Columbus_ The Four Voyages - Laurence Bergreen [55]
Thick mats of seaweed clogged the harbor, he noticed. He had seen it before, “in the gulf when they came upon the discovery,” and in his experience it grew only in shallow waters near land. “If so,” he guessed, “these Indies were very near the Canary Islands,” his jumping-off point before heading out to the uncharted Atlantic, which he called the Ocean Sea, “and for that reason he believed that they were less than 400 leagues distant.” In fact, he would have to traverse more than twice that distance.
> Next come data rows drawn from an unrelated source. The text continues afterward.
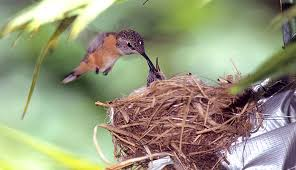 Image result for The smallest bird in the world: Bee Hummingbird Mellisuga helenae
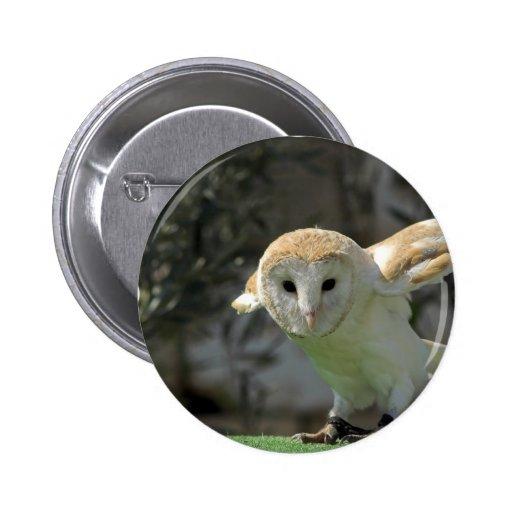 Barn Owl Round Button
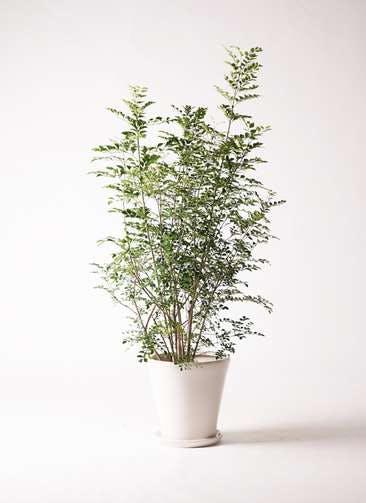 観葉植物 シマトネリコ 8号 サブリナ 白 付き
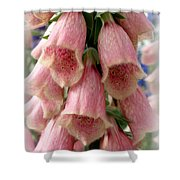 Pink Foxglove Shower Curtain by Lainie Wrightson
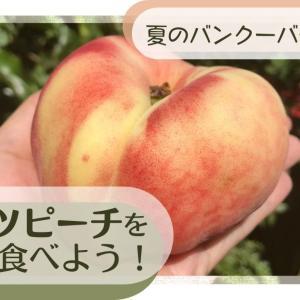 夏のバンクーバーを楽しむ②ドーナツピーチ(蟠桃)を食べよう!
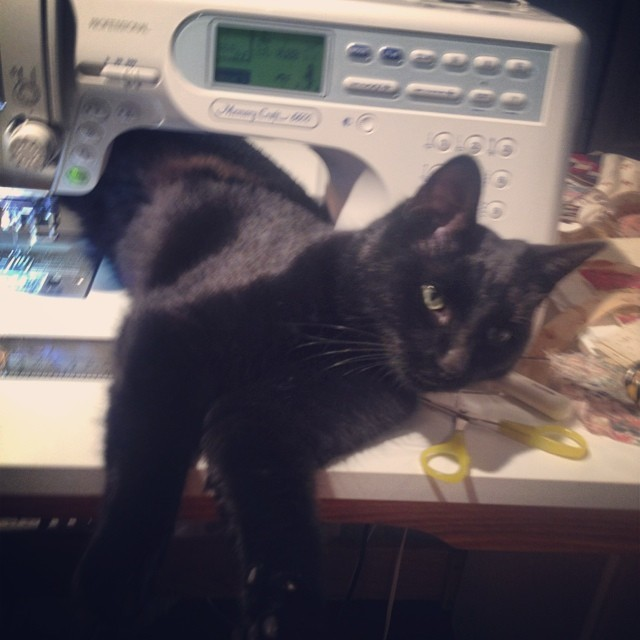"Cats Who ""Sew"""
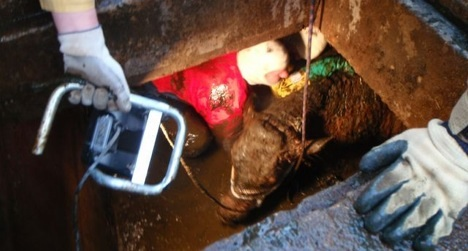 Pregnant cow rescued after fall into septic tank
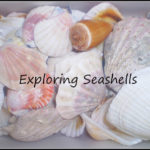 Seashell Activities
The ever-present drifting seaweed was the brown algae, commonly called gulfweed, or sargassum, from which the huge Sargasso Sea takes its name. His fleet had silently and unwittingly entered a sea like no other, stretching two thousand miles east from Bermuda. The water of the Sargasso Sea was intensely blue, so clear that he could gaze two hundred feet into its depths. The sea extends fifteen thousand feet—nearly three miles—to the ocean’s floor. This strange, shoreless sea is defined by the confluence of four currents known as the North Atlantic Subtropical Gyre. (In oceanography, a gyre denotes a system of rotating ocean currents generated by large-scale wind movements.) When Columbus sailed through the Sargasso Sea, he experienced a unique combination of wind and water and plant life in the form of sargassum.
Like many sailors, he feared the thick, floating mats would snarl his ships and lead to disaster. In reality, sargassum is too fragile to act as a barrier. It consists of miniature floats containing oxygen, carbon dioxide, and nitrogen for buoyancy, and it derives its name from these little structures, which reminded Portuguese sailors of a grape they called salgazo. The designation evolved into the word sargaço, or seaweed, and later the floating mats of seaweed were classified as the genus Sargassum. (There are six species of Sargassum, with two, Sargassum natans and Sargassum fuitans, predominating.) Columbus called it, simply, “weed,” and it was ubiquitous, covering a million square miles, or more, of the Sargasso Sea and Atlantic Ocean. From time to time storms scattered sargassum into the Caribbean Basin, the Gulf of Mexico, and the Gulf Stream, which carried it to the north, along the Atlantic Coast. In time, the Gulf Stream nudged it ashore, or swept it back into the vortex of the Sargasso Sea. So Columbus encountered its feathery stems wherever he went.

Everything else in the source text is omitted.